Tom was serving as a sealer several times this week and I was usually assigned as “sealers” assistant to him and the other sealers. This is one of our favourite assignments and we had some special experiences. On Saturday President Jensen sealed a Samoan couple and their seven children. Always exciting when small children are in the Temple. Tom sealed a British/Italian sister to her deceased parents after he first performed her parents sealing. Her whole family were together for this much anticipated occasion and they were all very touched. We also had a young adult girl come in her wheelchair. Her two friends had brought her to the Temple that day and did everything she wanted to do in the Temple. I asked if she had CP and she affirmed that she did but she still really wanted to kneel to perform the family sealings she had brought to do. She had never done sealings before and as I stood outside door I could hear weeping when the first sealing was performed. It was very sweet. The Temple provides you the opportunity to interact with special people as they participate in sacred work that has great meaning to them.

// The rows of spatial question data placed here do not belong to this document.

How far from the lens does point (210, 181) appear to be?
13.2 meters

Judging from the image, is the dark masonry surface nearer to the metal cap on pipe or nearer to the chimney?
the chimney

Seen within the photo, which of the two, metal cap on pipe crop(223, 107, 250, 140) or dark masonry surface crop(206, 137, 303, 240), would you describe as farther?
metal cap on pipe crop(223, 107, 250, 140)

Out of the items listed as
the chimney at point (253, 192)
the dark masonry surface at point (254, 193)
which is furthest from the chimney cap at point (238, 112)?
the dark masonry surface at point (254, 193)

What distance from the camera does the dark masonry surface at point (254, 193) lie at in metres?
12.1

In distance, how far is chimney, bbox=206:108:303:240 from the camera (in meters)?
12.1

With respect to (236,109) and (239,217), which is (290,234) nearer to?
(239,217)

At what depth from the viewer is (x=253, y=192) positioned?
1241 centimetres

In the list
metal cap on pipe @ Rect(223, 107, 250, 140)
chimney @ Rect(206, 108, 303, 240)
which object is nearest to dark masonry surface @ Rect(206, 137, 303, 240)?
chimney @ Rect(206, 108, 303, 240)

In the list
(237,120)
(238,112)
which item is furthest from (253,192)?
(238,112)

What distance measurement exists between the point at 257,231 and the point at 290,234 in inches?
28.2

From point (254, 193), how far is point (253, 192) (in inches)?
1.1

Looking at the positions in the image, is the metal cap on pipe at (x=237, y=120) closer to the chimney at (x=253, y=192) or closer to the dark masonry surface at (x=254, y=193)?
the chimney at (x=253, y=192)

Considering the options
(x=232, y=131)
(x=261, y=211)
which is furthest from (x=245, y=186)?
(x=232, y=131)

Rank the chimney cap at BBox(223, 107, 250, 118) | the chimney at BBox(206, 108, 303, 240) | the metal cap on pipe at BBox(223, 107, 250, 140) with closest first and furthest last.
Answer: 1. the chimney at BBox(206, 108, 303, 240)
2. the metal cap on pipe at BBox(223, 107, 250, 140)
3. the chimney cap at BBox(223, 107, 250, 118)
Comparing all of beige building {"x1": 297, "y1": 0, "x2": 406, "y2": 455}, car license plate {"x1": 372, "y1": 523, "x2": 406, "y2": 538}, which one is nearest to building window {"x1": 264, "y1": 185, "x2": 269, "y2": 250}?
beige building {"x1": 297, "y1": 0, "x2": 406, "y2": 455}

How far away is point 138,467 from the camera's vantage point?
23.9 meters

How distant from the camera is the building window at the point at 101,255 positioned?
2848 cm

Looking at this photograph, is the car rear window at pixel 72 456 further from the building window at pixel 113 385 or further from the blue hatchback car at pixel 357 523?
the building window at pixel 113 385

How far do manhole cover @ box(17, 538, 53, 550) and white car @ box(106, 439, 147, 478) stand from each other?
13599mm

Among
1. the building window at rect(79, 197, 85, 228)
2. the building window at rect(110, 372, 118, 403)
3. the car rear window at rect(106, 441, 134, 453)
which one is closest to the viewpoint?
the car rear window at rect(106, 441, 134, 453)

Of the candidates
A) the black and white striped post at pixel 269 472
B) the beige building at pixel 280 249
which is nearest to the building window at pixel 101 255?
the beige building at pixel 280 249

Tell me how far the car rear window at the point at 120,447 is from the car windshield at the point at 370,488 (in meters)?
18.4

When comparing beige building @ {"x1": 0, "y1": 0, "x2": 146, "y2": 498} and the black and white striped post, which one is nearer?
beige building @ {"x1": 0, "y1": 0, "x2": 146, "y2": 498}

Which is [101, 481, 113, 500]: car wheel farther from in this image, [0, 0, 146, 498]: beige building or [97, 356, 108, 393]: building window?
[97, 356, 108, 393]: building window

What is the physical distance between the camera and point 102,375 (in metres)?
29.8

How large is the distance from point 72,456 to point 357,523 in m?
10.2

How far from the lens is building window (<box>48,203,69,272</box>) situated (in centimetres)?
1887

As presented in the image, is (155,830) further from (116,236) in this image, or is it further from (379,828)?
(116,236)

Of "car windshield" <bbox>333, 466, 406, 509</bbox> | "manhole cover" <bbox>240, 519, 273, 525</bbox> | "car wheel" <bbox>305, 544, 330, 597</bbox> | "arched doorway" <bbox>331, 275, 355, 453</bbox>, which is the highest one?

Dora Robertson, one of our single missionary sisters, invited us to lunch on Friday before we served our shift. She lives in one of the small bachelor suites in the Manor House and was able to sit at the table and without getting up, serve the food from the stove and the kitchen counter. It was a lovely lunch and such a kind thing for her to do for us. She is from Slovenia and will be returning home after the closure. She has been in England for years but her elderly father in Slovenia needs her and she is going to be with him.
Our coordinators, the Davenports, served their last day on Saturday. They have been very helpful and very kind to us. A new couple from Ontario arrived Friday. They are the Seaggers and the first new missionaries to arrive since our group in January. We have quite a few leaving soon so we are hoping we have replacements for them. It is a little concerning as our group is quickly moving up the seniority line and we still feel like we are learning. We really have remarkable, consecrated people serving here, all with their own interesting stories, heartbreaks and experiences. Everyone who comes, however, are experienced Temple workers. That is what we all have in common. Everyone loves serving here and as we have considered why that is, we have come to the conclusion that it is because we all serve every day in a remarkable environment and even when we leave, we all live together here on the Temple grounds, again in another remarkable environment of love, kindness and concern for one another and it is truly a Zion bubble.

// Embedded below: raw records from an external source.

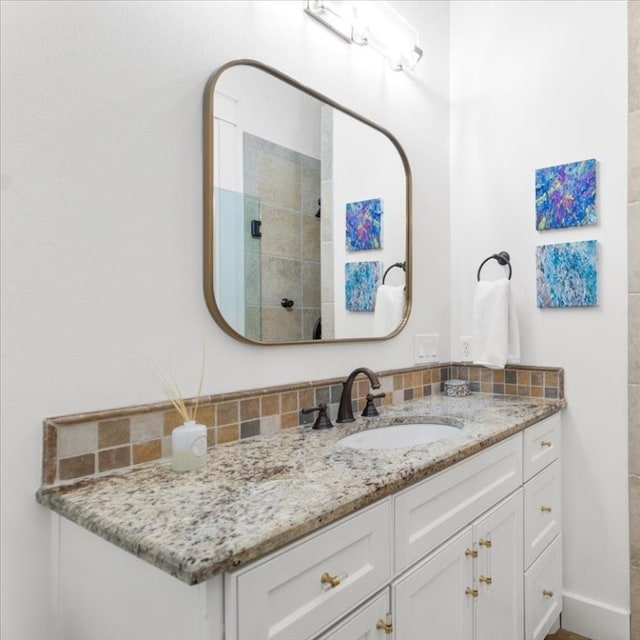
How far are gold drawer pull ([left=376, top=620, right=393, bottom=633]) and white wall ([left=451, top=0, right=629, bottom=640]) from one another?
126 centimetres

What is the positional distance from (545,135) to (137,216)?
1.69m

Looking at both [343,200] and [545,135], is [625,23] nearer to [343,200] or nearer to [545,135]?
[545,135]

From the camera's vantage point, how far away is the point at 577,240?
6.10 feet

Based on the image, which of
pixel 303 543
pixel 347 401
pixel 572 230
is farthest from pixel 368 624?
pixel 572 230

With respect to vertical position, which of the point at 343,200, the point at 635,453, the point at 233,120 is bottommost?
the point at 635,453

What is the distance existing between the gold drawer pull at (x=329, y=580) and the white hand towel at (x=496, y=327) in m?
1.31

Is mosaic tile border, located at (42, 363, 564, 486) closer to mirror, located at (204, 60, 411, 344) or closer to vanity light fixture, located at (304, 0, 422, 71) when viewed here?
mirror, located at (204, 60, 411, 344)

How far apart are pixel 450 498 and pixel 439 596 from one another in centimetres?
23

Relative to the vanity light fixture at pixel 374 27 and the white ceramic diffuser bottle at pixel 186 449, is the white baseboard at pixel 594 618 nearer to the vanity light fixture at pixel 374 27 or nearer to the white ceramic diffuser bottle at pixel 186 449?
the white ceramic diffuser bottle at pixel 186 449

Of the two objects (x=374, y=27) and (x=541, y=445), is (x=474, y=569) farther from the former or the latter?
(x=374, y=27)

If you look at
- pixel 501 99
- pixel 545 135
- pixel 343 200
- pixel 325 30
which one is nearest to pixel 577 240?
pixel 545 135

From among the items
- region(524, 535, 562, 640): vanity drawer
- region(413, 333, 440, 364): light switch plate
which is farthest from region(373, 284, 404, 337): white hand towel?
region(524, 535, 562, 640): vanity drawer

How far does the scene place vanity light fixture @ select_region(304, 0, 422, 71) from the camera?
1552mm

Keith and Lynda Rushforth invited us for dinner on Sunday. They are a British couple and he is also a sealer. They are a wonderful couple and we really had fun with them us they explained where and how we should travel and they also shared with us the interesting, heartbreaking and eventually happy story of their daughter Katie. They are friends, as well as many others, that we would like to keep after we leave England.
Churchill’s Chartwell
The Shurtleffs at Chartwell
Chartwell
On Monday the vans took us to Haskin’s beautiful new plant nursery just down the road where we shopped and ate at the cute restaurant. They then drove us to Chartwell, Winston Churchill’s home, only about eight miles away. It is still furnished with their furnishings in the decor Lady Churchill planned. His clothes, uniforms and many of his awards were on display and many of his paintings hung on the walls. We would like to go back when the beautiful gardens are in bloom and the weather is warmer so we can walk around the large property. When both vans go, we take about 20 missionaries with us. We took a picture of the Shurtleffs standing behind Chartwell. They are a great couple. They have served as a Temple, Mission and MTC President and wife. He is a world known composer and conductor. They are fun and funny. They keep thinking they are old but aren’t we all.